The task: Make an exact copy of the records, with the pictures left out.

[Start of section]

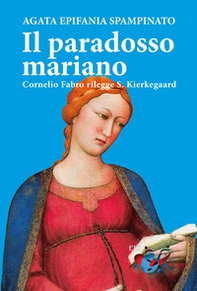 Il paradosso mariano. Cornelio Fabro rilegge S. Kierkegaard - Librerie.coop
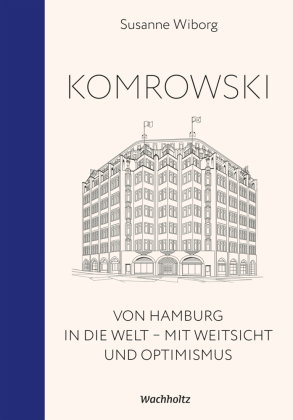 Komrowski. Von Hamburg in die Welt.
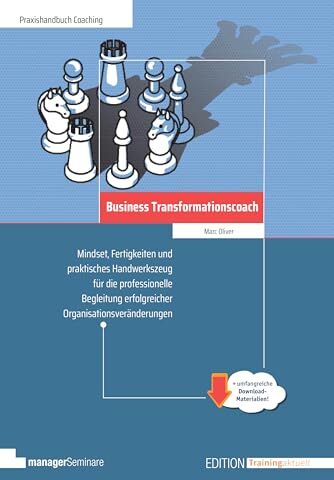 Marc Oliver - Business Transformationscoach: Mindset, Fertigkeiten und praktisches Handwerkszeug für die professionelle Begleitung erfolgreicher Organisationsveränderungen (Edition Training aktuell) - Preis vom 06.10.2026 07:26:00 h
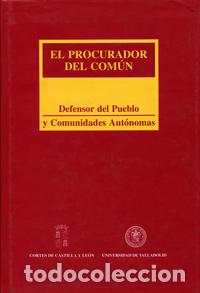 Libros: PROCURADOR DEL COM&Uacute;N: DEFENSOR DEL PUEBLO Y COMUNIDADES AUTONOMAS, EL - Biglino Campos, Paloma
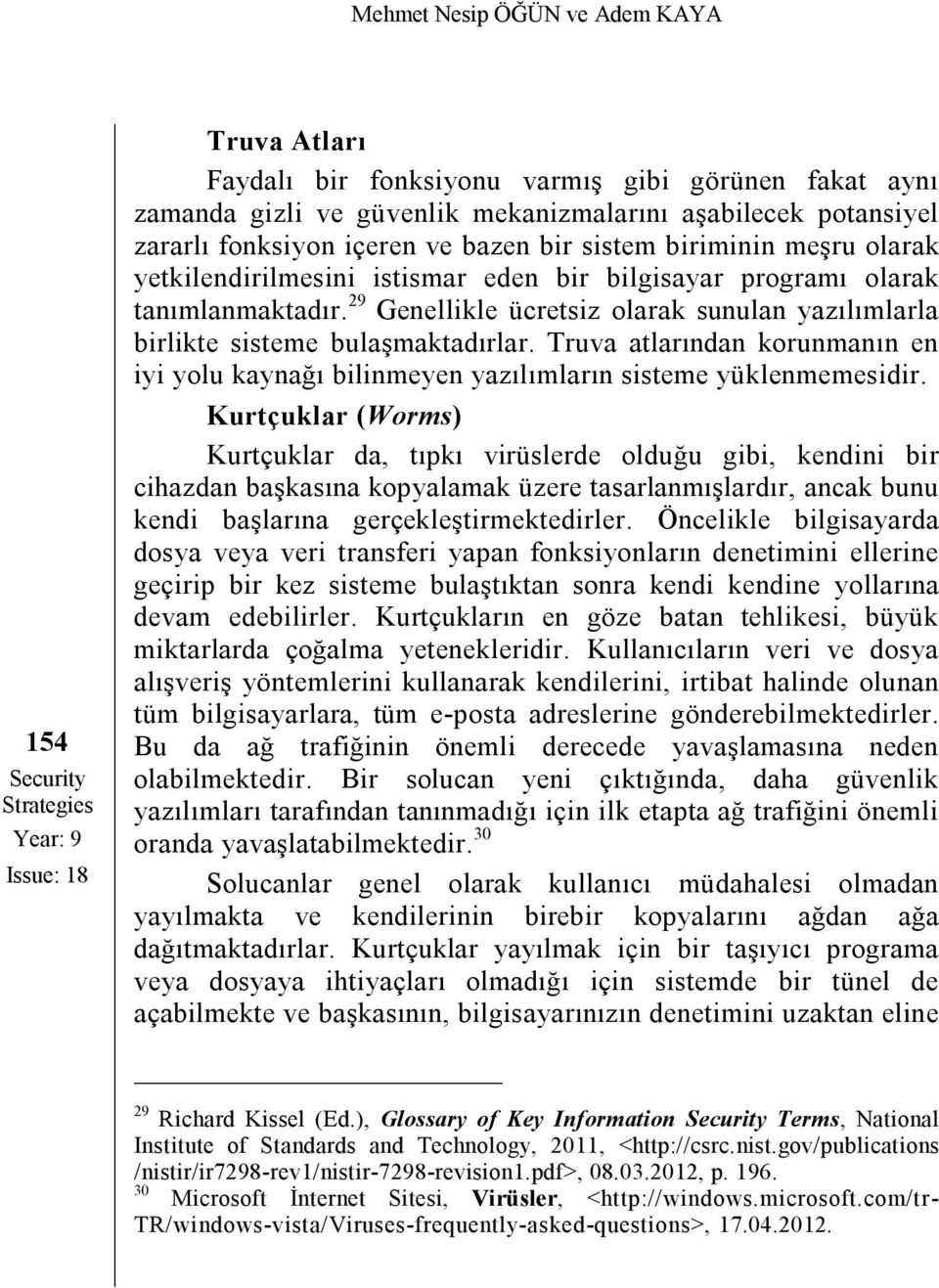 29 Genellikle ücretsiz olarak sunulan yazılımlarla birlikte sisteme bulaşmaktadırlar. Truva atlarından korunmanın en iyi yolu kaynağı bilinmeyen yazılımların sisteme yüklenmemesidir.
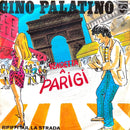 Gino Palatino 7" Vendetta A Parigi / Rififfi Sül La Strada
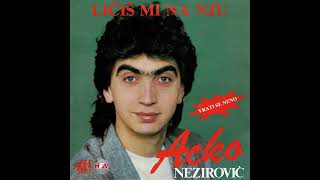 Acko Nezirović  Vrati se Neno  Audio 1989 [upl. by Taveda]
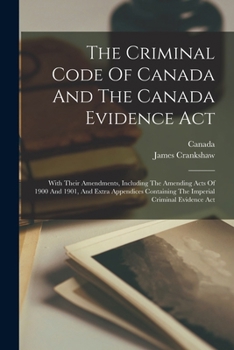 Paperback The Criminal Code Of Canada And The Canada Evidence Act: With Their Amendments, Including The Amending Acts Of 1900 And 1901, And Extra Appendices Con Book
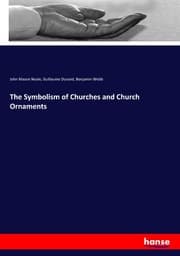 Cover von The Symbolism of Churches and Church Ornaments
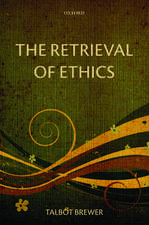 The Retrieval of Ethics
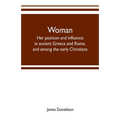 Woman; her position and influence in ancient Greece and Rome, and among the early Christians
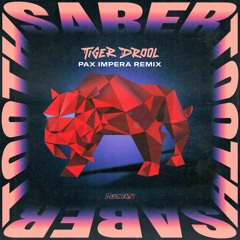 Tiger Drool - Saber Tooth (Pax Impera Remix)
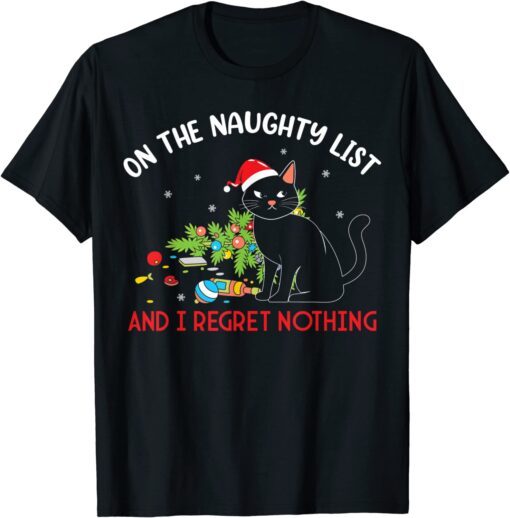 On The Naughty List And I Regret Nothing Black Cat Christmas Tee Shirt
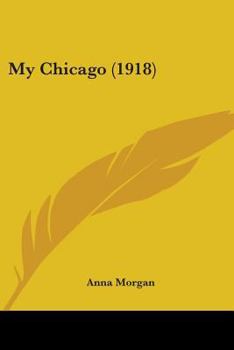 Paperback My Chicago (1918) Book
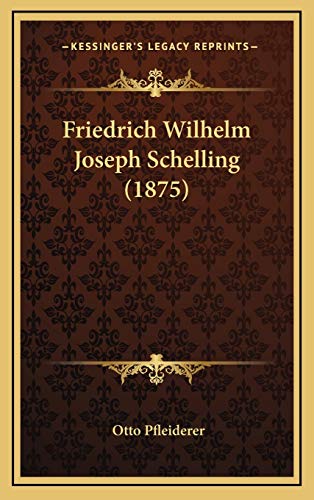 Friedrich Wilhelm Joseph Schelling (1875) (German Edition) (9781168879530) by Pfleiderer, Otto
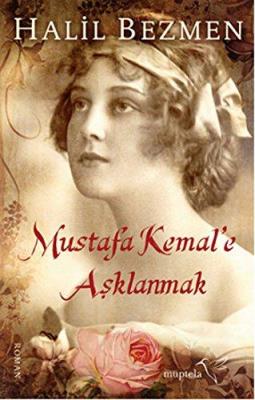 Mustafa Kemal’e Aşklanmak Halil Bezmen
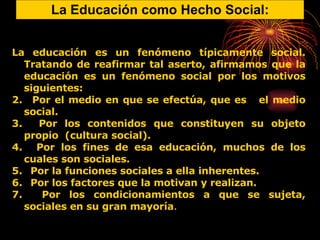 La Educación como Hecho Social: La educación es un fenómeno típicamente social. Tratando de reafirmar tal aserto, afirmamos que la educación es un fenómeno social por los motivos siguientes: Por el medio en que se efectúa, que es  el medio social. Por los contenidos que constituyen su objeto propio  (cultura social). Por los fines de esa educación, muchos de los cuales son sociales. Por la funciones sociales a ella inherentes. Por los factores que la motivan y realizan. Por los condicionamientos a que se sujeta, sociales en su gran mayoría . 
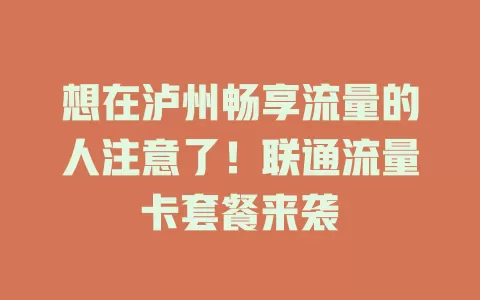 想在泸州畅享流量的人注意了！联通流量卡套餐来袭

[End of section]

Completed exercise:
 Il paradosso mariano. Cornelio Fabro rilegge S. Kierkegaard - Librerie.coop
 Komrowski. Von Hamburg in die Welt.
 Marc Oliver - Business Transformationscoach: Mindset, Fertigkeiten und praktisches Handwerkszeug für die professionelle Begleitung erfolgreicher Organisationsveränderungen (Edition Training aktuell) - Preis vom 06.10.2026 07:26:00 h
 Libros: PROCURADOR DEL COM&Uacute;N: DEFENSOR DEL PUEBLO Y COMUNIDADES AUTONOMAS, EL - Biglino Campos, Paloma
 29 Genellikle ücretsiz olarak sunulan yazılımlarla birlikte sisteme bulaşmaktadırlar. Truva atlarından korunmanın en iyi yolu kaynağı bilinmeyen yazılımların sisteme yüklenmemesidir.
 Gino Palatino 7" Vendetta A Parigi / Rififfi Sül La Strada
 Acko Nezirović  Vrati se Neno  Audio 1989 [upl. by Taveda]
 Paperback The Criminal Code Of Canada And The Canada Evidence Act: With Their Amendments, Including The Amending Acts Of 1900 And 1901, And Extra Appendices Con Book
 Cover von The Symbolism of Churches and Church Ornaments
 The Retrieval of Ethics
 Woman; her position and influence in ancient Greece and Rome, and among the early Christians
 Tiger Drool - Saber Tooth (Pax Impera Remix)
 On The Naughty List And I Regret Nothing Black Cat Christmas Tee Shirt
 Paperback My Chicago (1918) Book
 Friedrich Wilhelm Joseph Schelling (1875) (German Edition) (9781168879530) by Pfleiderer, Otto
 Mustafa Kemal’e Aşklanmak Halil Bezmen
 La Educación como Hecho Social: La educación es un fenómeno típicamente social. Tratando de reafirmar tal aserto, afirmamos que la educación es un fenómeno social por los motivos siguientes: Por el medio en que se efectúa, que es  el medio social. Por los contenidos que constituyen su objeto propio  (cultura social). Por los fines de esa educación, muchos de los cuales son sociales. Por la funciones sociales a ella inherentes. Por los factores que la motivan y realizan. Por los condicionamientos a que se sujeta, sociales en su gran mayoría . 
 想在泸州畅享流量的人注意了！联通流量卡套餐来袭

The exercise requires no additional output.